Dorado polish currently supports data generated using only the simplex basecallers.

I created a merged BAM file composed of multiple different data types. Why can't I polish it? Using --ignore-read-groups does not help either.

In case you created a merged BAM file, one of the following scenarios is possible:

  1. There are zero read groups in the merged BAM file. Something went wrong in the process of data preparation. There needs to be at least one read group in the BAM file which links the data to a basecaller model.
  2. The merged BAM file has only one read group. This is the best option, and merging was performed in a way that all colliding @RG headers were merged too. Since there is only one read group, there is also one basecaller model for the entire merged BAM dataset.
  3. The merged BAM file has more than one read group, but only a single basecaller model. This can occur when data originally belonged to the same read group but the colliding read groups were not merged in the process (check the -c option of samtools merge). For example, samtools merge will add a unique hash to the end of each read group, because the prefix of the read groups is the same (e.g. bc8993f4557dd53bf0cbda5fd68453fea5e94485_dna_r10.4.1_e8.2_400bps_hac@v5.0.0-1C79A650 and bc8993f4557dd53bf0cbda5fd68453fea5e94485_dna_r10.4.1_e8.2_400bps_hac@v5.0.0-6E00935B). Alternatively, data from multiple sequencing runs were combined, but the same basecaller model was used in all cases.
    • Using --ignore-read-groups will run the process using all data in this case, since it was generated using a single basecaller model.
    • Alternatively, using --RG <read_group_id> will select only reads which belong to this specific read group, and ignore all other reads.
    • Auto model detection is possible from the BAM file in this case, since only one basecaller model was used to produce the data.
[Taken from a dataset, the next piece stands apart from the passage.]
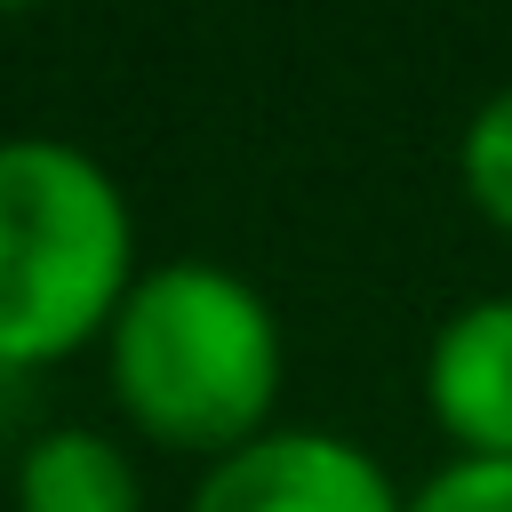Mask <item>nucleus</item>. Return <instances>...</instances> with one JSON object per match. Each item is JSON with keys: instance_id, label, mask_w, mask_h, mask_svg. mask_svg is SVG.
Masks as SVG:
<instances>
[{"instance_id": "1", "label": "nucleus", "mask_w": 512, "mask_h": 512, "mask_svg": "<svg viewBox=\"0 0 512 512\" xmlns=\"http://www.w3.org/2000/svg\"><path fill=\"white\" fill-rule=\"evenodd\" d=\"M104 384L152 448L216 464L280 424L288 336L272 296L232 264L160 256L104 328Z\"/></svg>"}, {"instance_id": "5", "label": "nucleus", "mask_w": 512, "mask_h": 512, "mask_svg": "<svg viewBox=\"0 0 512 512\" xmlns=\"http://www.w3.org/2000/svg\"><path fill=\"white\" fill-rule=\"evenodd\" d=\"M8 512H144V472L112 432L48 424L16 456Z\"/></svg>"}, {"instance_id": "4", "label": "nucleus", "mask_w": 512, "mask_h": 512, "mask_svg": "<svg viewBox=\"0 0 512 512\" xmlns=\"http://www.w3.org/2000/svg\"><path fill=\"white\" fill-rule=\"evenodd\" d=\"M424 408L456 456L512 464V288L464 296L424 344Z\"/></svg>"}, {"instance_id": "3", "label": "nucleus", "mask_w": 512, "mask_h": 512, "mask_svg": "<svg viewBox=\"0 0 512 512\" xmlns=\"http://www.w3.org/2000/svg\"><path fill=\"white\" fill-rule=\"evenodd\" d=\"M184 512H408V488L352 432L272 424L248 448L200 464Z\"/></svg>"}, {"instance_id": "2", "label": "nucleus", "mask_w": 512, "mask_h": 512, "mask_svg": "<svg viewBox=\"0 0 512 512\" xmlns=\"http://www.w3.org/2000/svg\"><path fill=\"white\" fill-rule=\"evenodd\" d=\"M136 272L120 176L72 136H0V376L104 344Z\"/></svg>"}, {"instance_id": "7", "label": "nucleus", "mask_w": 512, "mask_h": 512, "mask_svg": "<svg viewBox=\"0 0 512 512\" xmlns=\"http://www.w3.org/2000/svg\"><path fill=\"white\" fill-rule=\"evenodd\" d=\"M408 512H512V464L488 456H448L408 488Z\"/></svg>"}, {"instance_id": "6", "label": "nucleus", "mask_w": 512, "mask_h": 512, "mask_svg": "<svg viewBox=\"0 0 512 512\" xmlns=\"http://www.w3.org/2000/svg\"><path fill=\"white\" fill-rule=\"evenodd\" d=\"M456 184H464L472 216L512 240V88L472 104V120L456 136Z\"/></svg>"}]
</instances>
  4. The merged BAM file has more than one read group and more than one basecaller model. One or more read groups were generated using one particular basecaller model, while some other read groups were generated using another particular basecaller model. (For example, combining old and new data.) Sometimes, users may attempt to combine simplex and duplex reads into the same BAM file.
    • Dorado polish/variant can use only one selected model for inference. All currently available models were trained on individual data types (data generated by a single basecaller version) and not on a mixture of data (with the exception of the bacterial methylation polishing model). Running any model on a mixture of data may produce inferior results. This is why Dorado polish and Dorado variant enforce that only a single basecaller model is present in the input.
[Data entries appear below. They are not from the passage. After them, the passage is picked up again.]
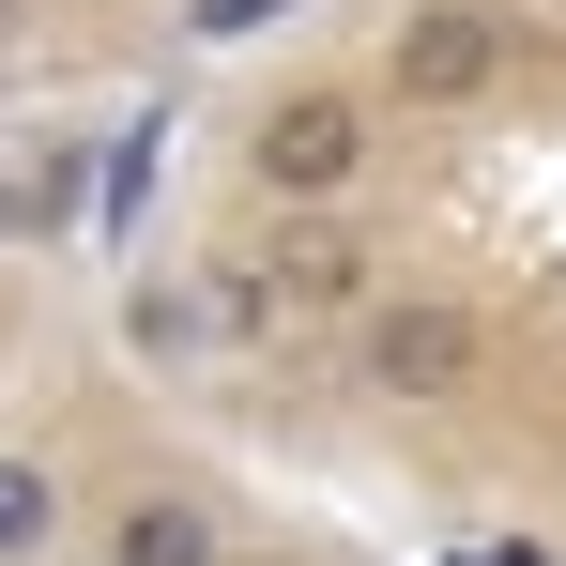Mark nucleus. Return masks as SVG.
Listing matches in <instances>:
<instances>
[{
    "instance_id": "nucleus-2",
    "label": "nucleus",
    "mask_w": 566,
    "mask_h": 566,
    "mask_svg": "<svg viewBox=\"0 0 566 566\" xmlns=\"http://www.w3.org/2000/svg\"><path fill=\"white\" fill-rule=\"evenodd\" d=\"M368 169H382L368 77H291V93H261V123H245V185H261V214H353Z\"/></svg>"
},
{
    "instance_id": "nucleus-4",
    "label": "nucleus",
    "mask_w": 566,
    "mask_h": 566,
    "mask_svg": "<svg viewBox=\"0 0 566 566\" xmlns=\"http://www.w3.org/2000/svg\"><path fill=\"white\" fill-rule=\"evenodd\" d=\"M474 368H490V322H474V306H444V291H382L368 322H353V382H368V398H398V413L474 398Z\"/></svg>"
},
{
    "instance_id": "nucleus-5",
    "label": "nucleus",
    "mask_w": 566,
    "mask_h": 566,
    "mask_svg": "<svg viewBox=\"0 0 566 566\" xmlns=\"http://www.w3.org/2000/svg\"><path fill=\"white\" fill-rule=\"evenodd\" d=\"M77 552L93 566H230V505L199 474H123L107 505H77Z\"/></svg>"
},
{
    "instance_id": "nucleus-3",
    "label": "nucleus",
    "mask_w": 566,
    "mask_h": 566,
    "mask_svg": "<svg viewBox=\"0 0 566 566\" xmlns=\"http://www.w3.org/2000/svg\"><path fill=\"white\" fill-rule=\"evenodd\" d=\"M505 62H521V31H505L490 0H398L368 107H398V123H460V107L505 93Z\"/></svg>"
},
{
    "instance_id": "nucleus-8",
    "label": "nucleus",
    "mask_w": 566,
    "mask_h": 566,
    "mask_svg": "<svg viewBox=\"0 0 566 566\" xmlns=\"http://www.w3.org/2000/svg\"><path fill=\"white\" fill-rule=\"evenodd\" d=\"M15 15H31V0H0V46H15Z\"/></svg>"
},
{
    "instance_id": "nucleus-7",
    "label": "nucleus",
    "mask_w": 566,
    "mask_h": 566,
    "mask_svg": "<svg viewBox=\"0 0 566 566\" xmlns=\"http://www.w3.org/2000/svg\"><path fill=\"white\" fill-rule=\"evenodd\" d=\"M261 15H306V0H199L185 31H199V46H230V31H261Z\"/></svg>"
},
{
    "instance_id": "nucleus-1",
    "label": "nucleus",
    "mask_w": 566,
    "mask_h": 566,
    "mask_svg": "<svg viewBox=\"0 0 566 566\" xmlns=\"http://www.w3.org/2000/svg\"><path fill=\"white\" fill-rule=\"evenodd\" d=\"M214 291H230V306H214L230 337H276V322H368L398 276H382L368 214H261V245H245Z\"/></svg>"
},
{
    "instance_id": "nucleus-6",
    "label": "nucleus",
    "mask_w": 566,
    "mask_h": 566,
    "mask_svg": "<svg viewBox=\"0 0 566 566\" xmlns=\"http://www.w3.org/2000/svg\"><path fill=\"white\" fill-rule=\"evenodd\" d=\"M77 552V460L46 429H0V566H62Z\"/></svg>"
}]
</instances>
    • In this case, not even --ignore-read-groups will work because there was more than one basecaller model used to produce the data in this BAM file.
    • Using --RG <read_group_id> will select only reads which belong to one specific read group, and ignore all other reads.
    • Using the auto model selection cannot resolve a model from a BAM file if the input BAM file contains multiple models.
    • Auto model selection in this case is only possible if --RG is used.
    • Duplex basecaller models are not supported by Dorado polish or Dorado variant.